Problem to work on.
Every line from the one with "How far away" through the end of the entries below should be written out exactly; the pictures should not.

··· The data ···

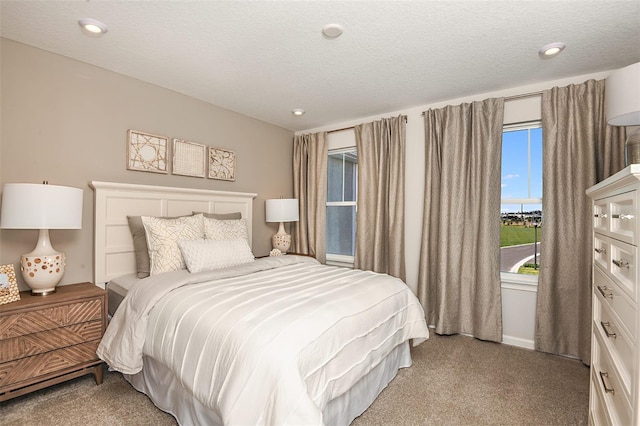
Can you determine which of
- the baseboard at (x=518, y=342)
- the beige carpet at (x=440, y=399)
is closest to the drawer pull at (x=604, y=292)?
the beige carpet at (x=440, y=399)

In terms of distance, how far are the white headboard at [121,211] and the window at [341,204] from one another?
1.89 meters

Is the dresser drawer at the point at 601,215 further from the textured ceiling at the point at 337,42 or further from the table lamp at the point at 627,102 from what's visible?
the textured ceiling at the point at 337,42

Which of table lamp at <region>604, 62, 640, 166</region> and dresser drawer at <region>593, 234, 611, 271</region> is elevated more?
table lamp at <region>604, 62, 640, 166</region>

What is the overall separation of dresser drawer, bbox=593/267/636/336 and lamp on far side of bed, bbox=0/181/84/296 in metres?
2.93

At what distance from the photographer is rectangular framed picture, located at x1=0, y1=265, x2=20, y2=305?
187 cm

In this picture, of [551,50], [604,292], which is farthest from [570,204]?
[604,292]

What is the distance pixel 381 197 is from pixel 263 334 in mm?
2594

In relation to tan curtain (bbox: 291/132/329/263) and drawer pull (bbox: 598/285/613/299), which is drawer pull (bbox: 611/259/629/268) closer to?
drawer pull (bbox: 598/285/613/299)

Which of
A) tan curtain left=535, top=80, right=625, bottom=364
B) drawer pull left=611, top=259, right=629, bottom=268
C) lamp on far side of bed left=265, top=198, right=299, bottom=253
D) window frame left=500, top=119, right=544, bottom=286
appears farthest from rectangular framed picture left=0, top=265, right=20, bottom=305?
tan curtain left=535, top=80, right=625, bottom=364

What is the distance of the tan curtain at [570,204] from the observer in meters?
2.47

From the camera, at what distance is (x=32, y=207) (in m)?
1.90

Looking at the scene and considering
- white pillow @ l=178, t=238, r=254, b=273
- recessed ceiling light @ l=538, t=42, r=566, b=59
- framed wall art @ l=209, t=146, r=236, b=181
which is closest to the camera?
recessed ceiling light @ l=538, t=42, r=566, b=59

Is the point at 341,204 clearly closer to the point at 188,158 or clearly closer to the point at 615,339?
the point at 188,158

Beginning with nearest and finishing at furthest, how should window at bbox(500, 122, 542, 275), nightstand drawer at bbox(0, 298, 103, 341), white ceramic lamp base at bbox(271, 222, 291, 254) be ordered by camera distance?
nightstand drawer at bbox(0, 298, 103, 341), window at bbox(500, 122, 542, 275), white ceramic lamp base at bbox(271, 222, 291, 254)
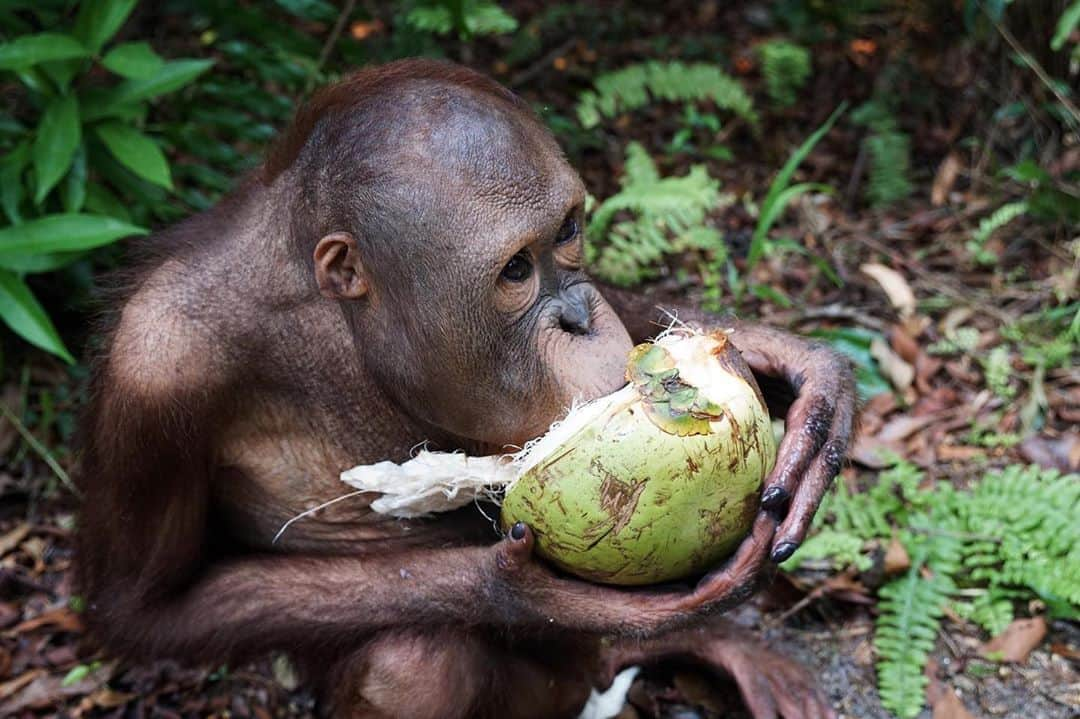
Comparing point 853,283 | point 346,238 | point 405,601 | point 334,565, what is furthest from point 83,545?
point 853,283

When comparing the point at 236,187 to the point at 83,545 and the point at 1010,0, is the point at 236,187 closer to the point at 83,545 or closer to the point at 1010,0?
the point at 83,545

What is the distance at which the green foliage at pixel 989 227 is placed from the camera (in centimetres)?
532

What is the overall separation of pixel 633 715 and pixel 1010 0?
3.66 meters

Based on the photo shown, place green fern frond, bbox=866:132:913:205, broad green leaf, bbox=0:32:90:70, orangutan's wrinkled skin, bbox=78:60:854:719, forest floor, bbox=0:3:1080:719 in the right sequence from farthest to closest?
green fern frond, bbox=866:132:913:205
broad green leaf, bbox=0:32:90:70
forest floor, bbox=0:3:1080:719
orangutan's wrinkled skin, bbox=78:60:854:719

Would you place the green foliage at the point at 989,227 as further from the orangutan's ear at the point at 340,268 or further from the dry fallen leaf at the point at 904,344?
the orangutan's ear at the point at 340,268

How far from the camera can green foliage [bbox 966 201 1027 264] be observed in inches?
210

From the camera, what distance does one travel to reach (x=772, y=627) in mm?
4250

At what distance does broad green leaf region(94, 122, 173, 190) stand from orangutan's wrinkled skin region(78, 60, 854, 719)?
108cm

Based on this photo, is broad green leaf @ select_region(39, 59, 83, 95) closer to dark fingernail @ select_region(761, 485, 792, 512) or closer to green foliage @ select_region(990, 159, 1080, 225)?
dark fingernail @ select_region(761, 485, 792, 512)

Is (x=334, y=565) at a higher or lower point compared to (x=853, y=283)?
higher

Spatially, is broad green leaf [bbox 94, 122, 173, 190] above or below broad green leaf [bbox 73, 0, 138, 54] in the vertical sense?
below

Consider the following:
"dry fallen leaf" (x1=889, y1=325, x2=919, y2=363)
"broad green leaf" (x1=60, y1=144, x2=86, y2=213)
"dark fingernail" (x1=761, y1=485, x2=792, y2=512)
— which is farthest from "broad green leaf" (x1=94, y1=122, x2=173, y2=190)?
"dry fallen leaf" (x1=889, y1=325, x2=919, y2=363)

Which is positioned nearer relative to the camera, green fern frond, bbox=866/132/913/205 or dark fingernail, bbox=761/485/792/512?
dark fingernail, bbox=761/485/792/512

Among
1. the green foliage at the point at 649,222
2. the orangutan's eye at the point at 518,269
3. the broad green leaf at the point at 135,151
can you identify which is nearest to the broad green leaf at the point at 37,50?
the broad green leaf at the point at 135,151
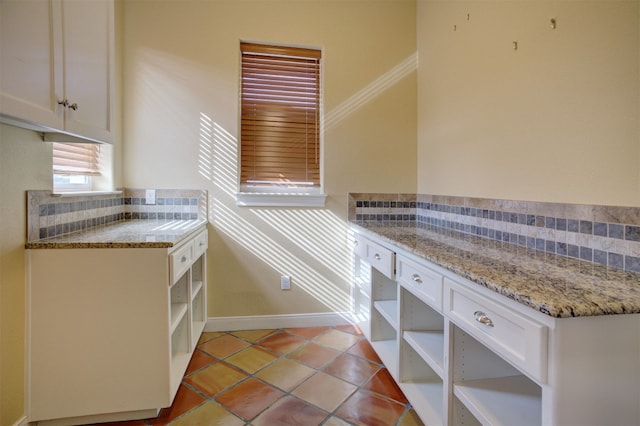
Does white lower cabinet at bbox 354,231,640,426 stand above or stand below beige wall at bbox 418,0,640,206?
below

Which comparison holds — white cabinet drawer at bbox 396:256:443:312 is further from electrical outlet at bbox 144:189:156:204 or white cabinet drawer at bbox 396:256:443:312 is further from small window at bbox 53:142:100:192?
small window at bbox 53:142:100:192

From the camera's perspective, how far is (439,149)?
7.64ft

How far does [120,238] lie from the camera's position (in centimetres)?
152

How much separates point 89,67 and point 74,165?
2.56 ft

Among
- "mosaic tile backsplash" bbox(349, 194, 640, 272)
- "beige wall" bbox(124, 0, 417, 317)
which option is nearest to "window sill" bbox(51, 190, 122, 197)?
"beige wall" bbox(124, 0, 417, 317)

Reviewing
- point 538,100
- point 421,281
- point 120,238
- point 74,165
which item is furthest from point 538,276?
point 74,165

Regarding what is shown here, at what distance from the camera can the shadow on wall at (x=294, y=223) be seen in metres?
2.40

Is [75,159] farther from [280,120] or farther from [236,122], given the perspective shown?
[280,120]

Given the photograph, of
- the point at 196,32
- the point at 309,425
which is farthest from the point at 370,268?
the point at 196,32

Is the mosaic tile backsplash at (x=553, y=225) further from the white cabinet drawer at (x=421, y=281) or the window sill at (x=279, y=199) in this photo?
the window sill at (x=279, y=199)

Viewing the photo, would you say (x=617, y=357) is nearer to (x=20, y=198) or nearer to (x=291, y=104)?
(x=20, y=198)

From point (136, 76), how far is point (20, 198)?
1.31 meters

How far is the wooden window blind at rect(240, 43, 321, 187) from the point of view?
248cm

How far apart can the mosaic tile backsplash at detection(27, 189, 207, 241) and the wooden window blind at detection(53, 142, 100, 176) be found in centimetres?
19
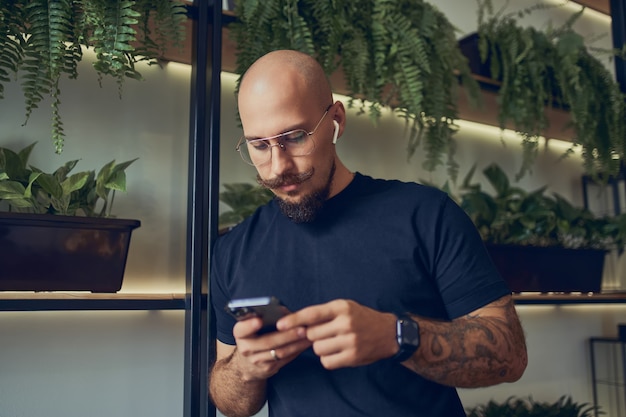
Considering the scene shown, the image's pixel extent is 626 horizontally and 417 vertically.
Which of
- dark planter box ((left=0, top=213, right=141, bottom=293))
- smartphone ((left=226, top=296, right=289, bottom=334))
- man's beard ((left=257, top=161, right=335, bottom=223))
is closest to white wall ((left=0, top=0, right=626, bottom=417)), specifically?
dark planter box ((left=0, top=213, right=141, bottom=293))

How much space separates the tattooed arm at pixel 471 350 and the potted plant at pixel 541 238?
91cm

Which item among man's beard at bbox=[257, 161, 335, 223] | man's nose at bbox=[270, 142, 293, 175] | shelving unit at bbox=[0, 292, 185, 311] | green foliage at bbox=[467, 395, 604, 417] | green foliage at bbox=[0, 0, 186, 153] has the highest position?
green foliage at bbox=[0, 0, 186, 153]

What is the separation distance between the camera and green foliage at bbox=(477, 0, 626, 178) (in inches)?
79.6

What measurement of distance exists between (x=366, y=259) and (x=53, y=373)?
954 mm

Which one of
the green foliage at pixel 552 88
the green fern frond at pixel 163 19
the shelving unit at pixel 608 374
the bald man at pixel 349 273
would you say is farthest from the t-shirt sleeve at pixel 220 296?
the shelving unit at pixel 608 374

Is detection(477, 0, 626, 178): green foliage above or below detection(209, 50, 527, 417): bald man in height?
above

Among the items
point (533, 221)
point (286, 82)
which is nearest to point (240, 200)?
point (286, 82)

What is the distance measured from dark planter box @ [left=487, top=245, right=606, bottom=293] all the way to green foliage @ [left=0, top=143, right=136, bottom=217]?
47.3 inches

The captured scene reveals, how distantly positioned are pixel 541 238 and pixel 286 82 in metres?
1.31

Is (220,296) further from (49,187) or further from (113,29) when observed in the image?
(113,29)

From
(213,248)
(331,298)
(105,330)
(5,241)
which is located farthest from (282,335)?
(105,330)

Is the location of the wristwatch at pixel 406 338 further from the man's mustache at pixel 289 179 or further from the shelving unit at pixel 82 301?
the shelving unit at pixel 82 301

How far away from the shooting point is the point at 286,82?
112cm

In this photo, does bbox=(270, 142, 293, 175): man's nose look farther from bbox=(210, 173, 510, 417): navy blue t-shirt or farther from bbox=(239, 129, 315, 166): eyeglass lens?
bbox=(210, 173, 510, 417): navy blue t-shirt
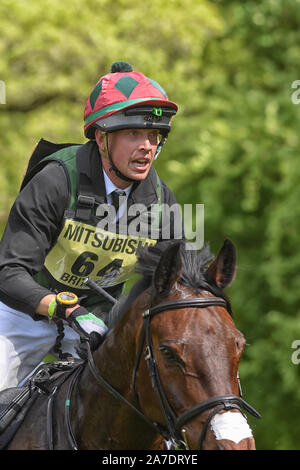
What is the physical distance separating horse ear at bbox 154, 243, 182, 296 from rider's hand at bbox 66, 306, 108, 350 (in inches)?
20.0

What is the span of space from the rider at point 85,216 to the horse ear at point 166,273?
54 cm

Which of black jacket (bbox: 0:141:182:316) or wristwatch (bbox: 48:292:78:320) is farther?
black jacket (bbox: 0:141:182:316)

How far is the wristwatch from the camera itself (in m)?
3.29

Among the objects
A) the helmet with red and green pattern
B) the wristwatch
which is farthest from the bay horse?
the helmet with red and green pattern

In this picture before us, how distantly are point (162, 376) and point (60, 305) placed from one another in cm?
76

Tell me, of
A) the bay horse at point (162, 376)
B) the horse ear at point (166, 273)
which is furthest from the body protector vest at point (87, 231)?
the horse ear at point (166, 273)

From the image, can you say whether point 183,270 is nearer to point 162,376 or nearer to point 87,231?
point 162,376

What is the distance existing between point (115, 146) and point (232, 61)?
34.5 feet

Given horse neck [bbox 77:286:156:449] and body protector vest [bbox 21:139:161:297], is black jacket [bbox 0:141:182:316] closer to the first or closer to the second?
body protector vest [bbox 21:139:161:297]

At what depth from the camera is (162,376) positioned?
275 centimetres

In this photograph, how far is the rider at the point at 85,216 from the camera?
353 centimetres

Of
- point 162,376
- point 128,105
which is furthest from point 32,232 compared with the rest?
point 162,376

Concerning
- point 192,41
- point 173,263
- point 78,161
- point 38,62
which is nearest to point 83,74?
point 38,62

···

Complete response.
How far away from the shooting point is the point at 286,82?
112cm

In this photo, does bbox=(270, 142, 293, 175): man's nose look farther from bbox=(210, 173, 510, 417): navy blue t-shirt or farther from bbox=(239, 129, 315, 166): eyeglass lens?
bbox=(210, 173, 510, 417): navy blue t-shirt
What is the physical distance separating horse ear at bbox 154, 243, 182, 296 from rider's hand at bbox 66, 306, 108, 350 (in inches)?
20.0

What is the span of space from the rider at point 85,216 to the horse ear at point 166,273?
54 cm

Which of black jacket (bbox: 0:141:182:316) or wristwatch (bbox: 48:292:78:320) is farther?
black jacket (bbox: 0:141:182:316)

How far is the wristwatch from the camera itself (in m)?
3.29

Among the objects
A) the helmet with red and green pattern
B) the wristwatch
which is farthest from the bay horse?
the helmet with red and green pattern

In this picture before us, how distantly are point (162, 376) and point (60, 305) placed from one another in cm?
76

Tell me, of
A) the bay horse at point (162, 376)
B) the horse ear at point (166, 273)
which is furthest from the body protector vest at point (87, 231)?
the horse ear at point (166, 273)

From the image, can you say whether point 183,270 is nearer to point 162,376 or nearer to point 87,231?
point 162,376

What is the distance existing between point (115, 146) and point (232, 61)?
34.5 feet

Given horse neck [bbox 77:286:156:449] and body protector vest [bbox 21:139:161:297], is black jacket [bbox 0:141:182:316] closer to the first or closer to the second?
body protector vest [bbox 21:139:161:297]

At what depth from the camera is (162,376) positioned?
275 centimetres

In this photograph, how far is the rider at the point at 85,216 from the camera?
353 centimetres

Of
- point 162,376
- point 128,105
which is furthest from point 32,232 compared with the rest?
point 162,376

Concerning
- point 192,41
- point 173,263
- point 78,161
- point 38,62
which is nearest to point 83,74?
point 38,62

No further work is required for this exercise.